━━━ Recorded information

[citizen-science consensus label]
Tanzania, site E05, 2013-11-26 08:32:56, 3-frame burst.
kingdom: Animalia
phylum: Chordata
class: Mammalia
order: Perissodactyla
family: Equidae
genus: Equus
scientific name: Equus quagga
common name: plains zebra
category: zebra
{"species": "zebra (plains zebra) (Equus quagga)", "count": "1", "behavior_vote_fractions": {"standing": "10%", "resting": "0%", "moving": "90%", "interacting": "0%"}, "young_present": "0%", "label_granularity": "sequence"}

━━━━━━

● **What this task involves**
Each line in the material with "plains" in it must be reported.

● **Answer space**
common name: plains zebra
{"species": "zebra (plains zebra) (Equus quagga)", "count": "1", "behavior_vote_fractions": {"standing": "10%", "resting": "0%", "moving": "90%", "interacting": "0%"}, "young_present": "0%", "label_granularity": "sequence"}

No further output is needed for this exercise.